Exterior Boundary Value Problem: Scattering

Let us apply the properties of the Bessel function to solve the following exterior boundary value (``scattering'') problem:

Find that solution to the Helmholtz equation $(\nabla^2+k^2)\psi =0$ in the Euclidean plane which satisfies

1. the Dirichlet boundary condition on the circular boundary $r=a$ and
2. the condition that its asymptotic form, as $r\to\infty$ , is that of a plane wave propagating into the $x$ -direction,
   $$\psi_{inc} = e^{ikr\cos\theta}$$
   plus only outgoing waves, if any; i.e. no incoming waves.

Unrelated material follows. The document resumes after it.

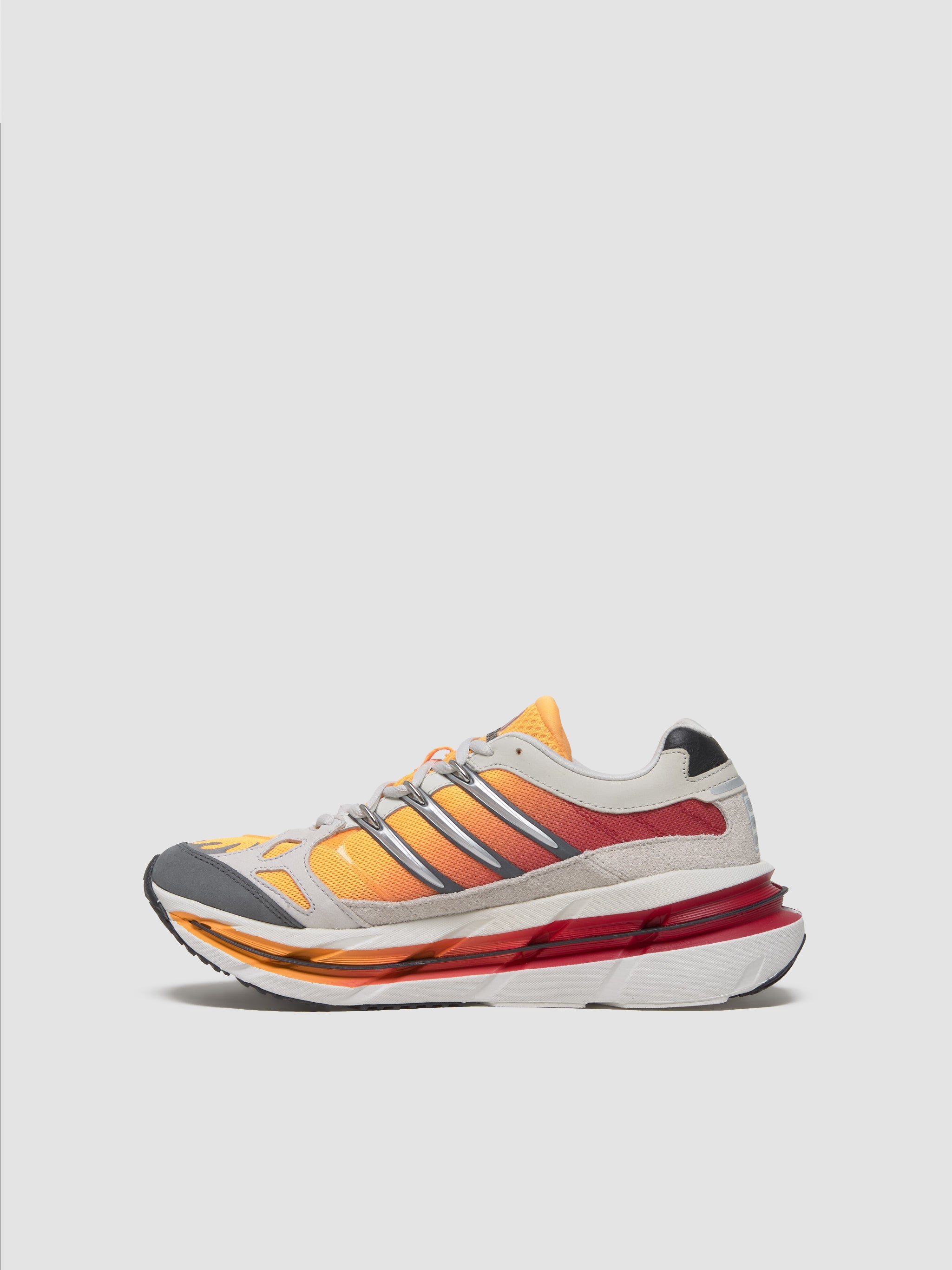 Adistar Harmony Sneaker in Flash Orange & Grey Six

Mathematically the second condition is a type of boundary condition at infinity. It is evident that this boundary condition states that the solution consists of ``plane wave + outgoing wave''. The physical meaning of this condition is that it represents a scattering process.

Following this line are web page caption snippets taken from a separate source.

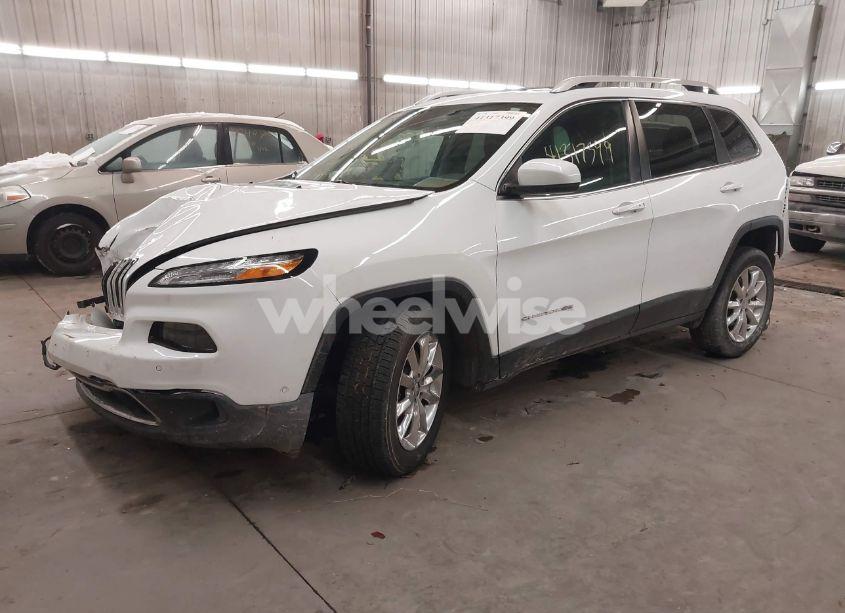 Photo 2 of 2016 Jeep Cherokee LIMITED (VIN 1C4PJMDS7GW250969)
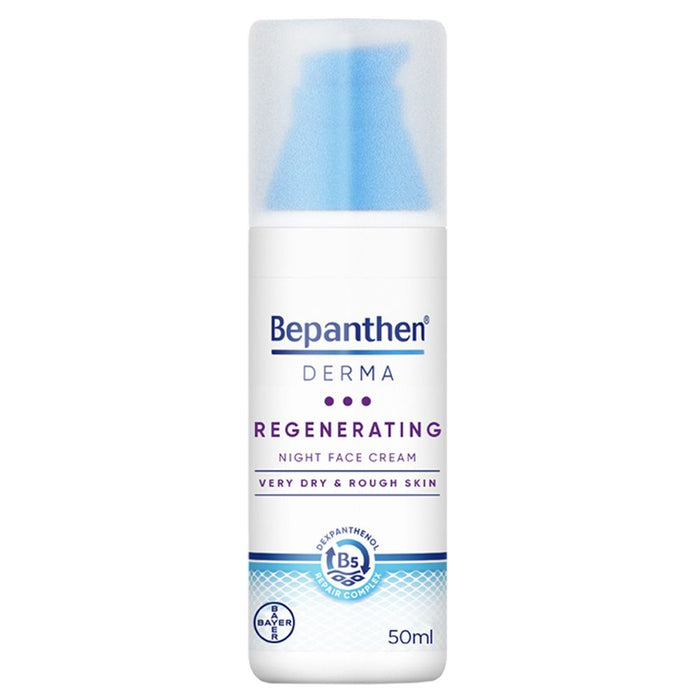 Bepanthen Derma Regenerating Night Face Cream (50ml)
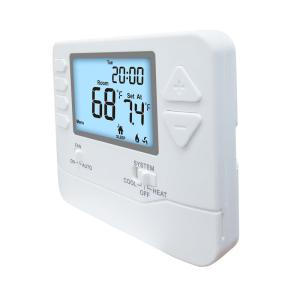 China Riseem Multi Stage Air Conditioner Digital Temperature Control Floor Heating Thermostat on sale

Figure 5.13: Scattering by a cylinder. An incoming plane wave $\psi _{incident}$ in the presence of a cylindrical boundary gives rise to a circular scattered wave $\psi _{scattered}$ which at large radii propagates away from the cylindrical boundary.

If the circular boundary were absent, then there would have been no scattering. The Dirichlet boundary condition 1. would have been replaced by the regularity requirement that $\psi =$ finite at $r=0$ while the second boundary condition 2. at $r=\infty$ would have remained the same. In that case the resulting ``no scattering'' solution is immediate, namely,

$$\psi = e^{ikr\cos\theta} =\sum^\infty_{m=-\infty} J_m(kr)i^m e^{im\theta}\,.$$

By contrast, if the circular boundary is present as stipulated by the problem, then this solution must be augmented so that the Dirichlet boundary conditions are satisfied,

$$\psi =e^{ikr\cos\theta} +\psi_{\textrm{scatt}}~~.$$

This augmentation can be implemented with Hankel functions of the first kind, or of the second kind, or with a combination of the two. The boundary condition that the solution represent a plane wave plus a scattered wave, outgoing only, demands that the augmentation have the form

$$\psi_{\textrm{scatt}} = \sum^\infty_{m=-\infty} a_m H^{(1)}_m (kr)i^m e^{im\theta} ~~.$$

It expresses the requisite outgoing wave condition for $e^{-i\omega t}$ time dependence. This is because as $r\to\infty$ ,

$$H^{(1)}_m(kr)\simeq\sqrt{\frac{2}{\pi kr}} e^{i\left[ kr-\left( m+\frac{1}{2} \right) \pi /2\right]}\,.$$

By contrast, at $r=a$ , the Dirichlet boundary condition demands that

$$= \psi (r=a,\theta )$$ 0

$$= \sum^\infty_{m=-\infty} J_m(ka)i^m e^{im\theta} +a_m H^{(1)}_m (ka)i^m e^{im\theta}\,.$$

The fact that this holds for all angles $\theta$ implies that each term (= ``partial wave amplitude'') in the sum must vanish. Consequently,

$$a_m =- \frac{J_m(ka)}{H^{(1)}_m(ka)}~~\qquad~~\qquad~~ m=0,\pm 1,\dots\,.$$

It follows that the hard cylinder scattering process yields the modified plane wave

$$\psi = e^{ikr\cos\theta} +\sum^\infty_{m=-\infty}(-)\frac{J_m(ka)} {H^{(1)}_m(ka)}i^m H^{(1)}_m(kr)e^{im\theta}$$

$$= \sum^\infty_{m=-\infty} \left\{ J_m(kr)-\frac{J_m(ka)}{H^{(1)}_m (ka)} H^{(1)}_m (kr)\right\} i^m e^{im\theta}\,.$$

This solution to the Helmholtz equation represents the incident plane wave plus the scattered outgoing cylinder waves.